Indignación

Quizás lo que ocurre en Brasil y ha ocurrido en años anteriores en algunos países árabes y en los países desarrollados es un síntoma de la profunda desilusión de sistemas que aunque han generado riquezas sin precedentes en la historia universal, han excluido e impuesto elevadas barreras que impiden la movilidad social o, en el mejor de los casos, lo hacen un proceso extremadamente costoso. Algunas teorías económicas heterodoxas proponen que el cambio en las estructuras sociales vendrá precedido de algún fenómeno de agitación de las masas. Los grupos de interés pujarán por ganar espacios antes reservados para unas pequeñas élites o querrán deshacerse del orden impuesto. Quizás la visión revolucionaria de Marx es un poco más aparatosa de lo que realmente ocurre, pues no se trata de deponer a las élites sino de ampliar los espacios de participación, que incluyen la posibilidad de acceder a un ejercicio pleno de sus derechos civiles, políticos y económicos.

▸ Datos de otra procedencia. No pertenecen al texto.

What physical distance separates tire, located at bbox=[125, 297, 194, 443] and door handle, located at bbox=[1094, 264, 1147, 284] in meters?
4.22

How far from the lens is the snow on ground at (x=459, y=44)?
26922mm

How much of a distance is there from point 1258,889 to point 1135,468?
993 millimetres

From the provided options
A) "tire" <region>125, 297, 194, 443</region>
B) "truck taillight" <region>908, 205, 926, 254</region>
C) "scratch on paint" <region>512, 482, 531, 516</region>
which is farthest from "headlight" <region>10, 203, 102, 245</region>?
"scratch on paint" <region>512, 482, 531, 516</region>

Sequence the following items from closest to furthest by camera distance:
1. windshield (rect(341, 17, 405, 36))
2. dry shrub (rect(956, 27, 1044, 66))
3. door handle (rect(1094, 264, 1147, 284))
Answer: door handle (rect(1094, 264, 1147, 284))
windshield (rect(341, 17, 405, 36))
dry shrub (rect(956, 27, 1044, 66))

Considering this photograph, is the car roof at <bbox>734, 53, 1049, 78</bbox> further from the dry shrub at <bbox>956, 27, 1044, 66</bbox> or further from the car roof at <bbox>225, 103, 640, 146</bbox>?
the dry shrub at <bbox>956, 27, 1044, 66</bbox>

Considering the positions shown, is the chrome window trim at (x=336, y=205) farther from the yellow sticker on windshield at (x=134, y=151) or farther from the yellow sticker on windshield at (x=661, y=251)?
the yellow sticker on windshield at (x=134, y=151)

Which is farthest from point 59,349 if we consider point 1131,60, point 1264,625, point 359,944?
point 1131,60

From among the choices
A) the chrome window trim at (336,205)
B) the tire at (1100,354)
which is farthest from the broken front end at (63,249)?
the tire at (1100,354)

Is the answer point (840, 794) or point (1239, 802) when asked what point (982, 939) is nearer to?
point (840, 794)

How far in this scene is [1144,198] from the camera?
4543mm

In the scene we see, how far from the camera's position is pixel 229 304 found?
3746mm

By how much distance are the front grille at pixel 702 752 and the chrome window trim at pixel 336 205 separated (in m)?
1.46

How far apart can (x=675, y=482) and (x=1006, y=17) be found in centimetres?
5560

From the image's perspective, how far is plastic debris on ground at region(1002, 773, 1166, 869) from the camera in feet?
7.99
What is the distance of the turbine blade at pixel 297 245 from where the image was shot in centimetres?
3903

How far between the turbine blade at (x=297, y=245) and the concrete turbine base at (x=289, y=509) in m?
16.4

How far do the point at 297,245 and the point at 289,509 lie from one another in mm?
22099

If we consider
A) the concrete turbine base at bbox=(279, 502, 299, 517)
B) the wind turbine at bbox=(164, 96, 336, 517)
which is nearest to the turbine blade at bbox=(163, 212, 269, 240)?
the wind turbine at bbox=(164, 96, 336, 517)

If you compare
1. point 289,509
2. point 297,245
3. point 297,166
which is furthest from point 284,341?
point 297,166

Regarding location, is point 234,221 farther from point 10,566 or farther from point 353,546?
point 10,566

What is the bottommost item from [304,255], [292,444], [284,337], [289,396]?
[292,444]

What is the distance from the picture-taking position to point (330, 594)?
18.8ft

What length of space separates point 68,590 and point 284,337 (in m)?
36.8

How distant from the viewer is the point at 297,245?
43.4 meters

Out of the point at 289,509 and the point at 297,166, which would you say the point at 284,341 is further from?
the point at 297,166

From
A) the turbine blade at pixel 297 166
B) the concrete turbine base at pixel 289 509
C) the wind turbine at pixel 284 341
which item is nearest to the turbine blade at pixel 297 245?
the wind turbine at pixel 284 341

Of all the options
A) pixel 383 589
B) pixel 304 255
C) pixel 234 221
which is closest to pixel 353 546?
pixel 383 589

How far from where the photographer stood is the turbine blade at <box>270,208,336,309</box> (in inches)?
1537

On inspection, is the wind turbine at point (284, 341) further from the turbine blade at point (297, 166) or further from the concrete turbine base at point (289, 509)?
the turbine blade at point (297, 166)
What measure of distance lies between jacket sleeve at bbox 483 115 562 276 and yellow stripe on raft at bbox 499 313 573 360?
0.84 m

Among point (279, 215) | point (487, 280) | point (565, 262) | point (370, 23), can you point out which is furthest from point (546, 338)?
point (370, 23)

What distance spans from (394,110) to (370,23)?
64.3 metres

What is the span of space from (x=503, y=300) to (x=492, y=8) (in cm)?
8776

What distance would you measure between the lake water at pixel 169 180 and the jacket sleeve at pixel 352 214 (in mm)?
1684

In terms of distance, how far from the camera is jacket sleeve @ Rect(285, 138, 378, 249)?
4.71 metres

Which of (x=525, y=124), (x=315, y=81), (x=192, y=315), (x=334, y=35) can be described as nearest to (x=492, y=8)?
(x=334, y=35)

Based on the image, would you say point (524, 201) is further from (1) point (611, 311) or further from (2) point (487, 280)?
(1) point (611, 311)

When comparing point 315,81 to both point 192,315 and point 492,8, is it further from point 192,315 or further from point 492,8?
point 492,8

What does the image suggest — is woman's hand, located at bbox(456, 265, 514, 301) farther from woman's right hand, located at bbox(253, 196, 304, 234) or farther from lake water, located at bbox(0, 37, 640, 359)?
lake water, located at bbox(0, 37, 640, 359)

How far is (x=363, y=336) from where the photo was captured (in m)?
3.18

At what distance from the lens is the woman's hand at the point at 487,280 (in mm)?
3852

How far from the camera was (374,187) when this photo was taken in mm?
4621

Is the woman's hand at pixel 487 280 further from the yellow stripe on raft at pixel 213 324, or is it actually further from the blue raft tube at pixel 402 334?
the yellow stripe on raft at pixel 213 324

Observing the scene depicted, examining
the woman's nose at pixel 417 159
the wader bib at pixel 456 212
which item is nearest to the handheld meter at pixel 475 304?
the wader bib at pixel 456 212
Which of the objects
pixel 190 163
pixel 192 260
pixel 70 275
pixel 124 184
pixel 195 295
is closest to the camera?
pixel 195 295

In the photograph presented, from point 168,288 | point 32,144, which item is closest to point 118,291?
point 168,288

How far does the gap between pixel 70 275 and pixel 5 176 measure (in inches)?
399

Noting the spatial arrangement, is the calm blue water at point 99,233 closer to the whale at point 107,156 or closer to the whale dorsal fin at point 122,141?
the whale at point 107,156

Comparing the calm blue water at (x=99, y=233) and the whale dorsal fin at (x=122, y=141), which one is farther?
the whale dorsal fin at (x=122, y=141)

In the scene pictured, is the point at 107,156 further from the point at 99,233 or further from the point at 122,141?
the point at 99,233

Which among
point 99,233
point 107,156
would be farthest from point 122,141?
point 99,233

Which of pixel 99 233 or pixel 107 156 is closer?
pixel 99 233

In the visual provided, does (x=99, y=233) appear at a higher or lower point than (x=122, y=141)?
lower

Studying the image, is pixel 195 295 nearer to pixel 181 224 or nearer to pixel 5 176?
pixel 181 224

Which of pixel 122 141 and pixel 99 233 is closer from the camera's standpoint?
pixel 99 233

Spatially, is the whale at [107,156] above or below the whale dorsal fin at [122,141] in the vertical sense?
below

Uno de los aspectos que más inciden en la precaria movilidad social en nuestros países es el alto costo impuesto para las clases menos privilegiadas de acceder a una mejor calidad de vida. Las altas tasas de paro juvenil, la baja cobertura de la educación superior, la calidad precaria de la educación básica de la gente de ingresos modestos, la informalidad laboral y la corrupción de la administración pública sin duda son elementos agitadores del desánimo popular: esos costos prohibitivos están condenando a la pobreza a unos y está mandando al traste un gran potencial humano que se verá abocado a emplearse en trabajos menos productivos y a vivir por debajo del nivel de su potencial. Pero la situación parece ser peor cuando los individuos presas de la indignación reconocen que son víctimas de una insaciable cacería de rentas por partes de quienes tienen las llaves que les permiten abrir las puertas necesarias para su progreso personal. Los ingresos, que crecen poco, se ven cada vez más escuálidos frente a los costos de acceder a bienes y servicios esenciales, a las barreras burocráticas y ante la sensación de sentirse impotentes frente a una sociedad excluyente. En esencia, en el estado actual de las cosas, son los de ingresos más frágiles quienes cargan con los mayores costos de Estados disfuncionales y paquidérmicos. En ocasiones, presencian con resignación cómo muchas naciones, menos la suya, se benefician de cambios tecnológicos, políticos y sociales que mejoran el bienestar de los ciudadanos y les hace la vida más fácil. 

Definitivamente la indignación de todos estos ciudadanos en algunos países del mundo, y no descarto que sean muchos silenciosamente en malestar aquí en Colombia, se incuba ante fenómenos atroces como la pobreza extrema, la desigualdad y la exclusión. La burocracia y el costo de acceder al Estado impide que muchos puedan encontrar las herramientas necesarias para su bienestar, como la educación y la salud, mientras los gobiernos salen velozmente a inyectar cuantiosos recursos a los bancos que quebraron ante prácticas especulativas y avidez de ganancias de corto plazo. En la medida en que las tecnologías de información se expanden y llegan a más ciudadanos, el conocimiento se hace más barato y de fácil acceso: hoy es muy normal que por redes sociales se contagie ese espíritu renovador de ciudadanos que han entendido que el sistema no es el que cambia sino los individuos, como diría el pensador francés Compte-Sponville. De hecho, esas primaveras no esperan transformar al sistema sino humanizarlo, no esperan sustituir la economía de mercado sino una sociedad de mercado, carente de cualquier principio humano y entregada a los excesos del beneficio de corto plazo. De allí que es importante canalizar los esfuerzos sociales que hoy empiezan a surgir para que se vean reflejados en cambios en la forma en que se hacen las cosas en nuestros países.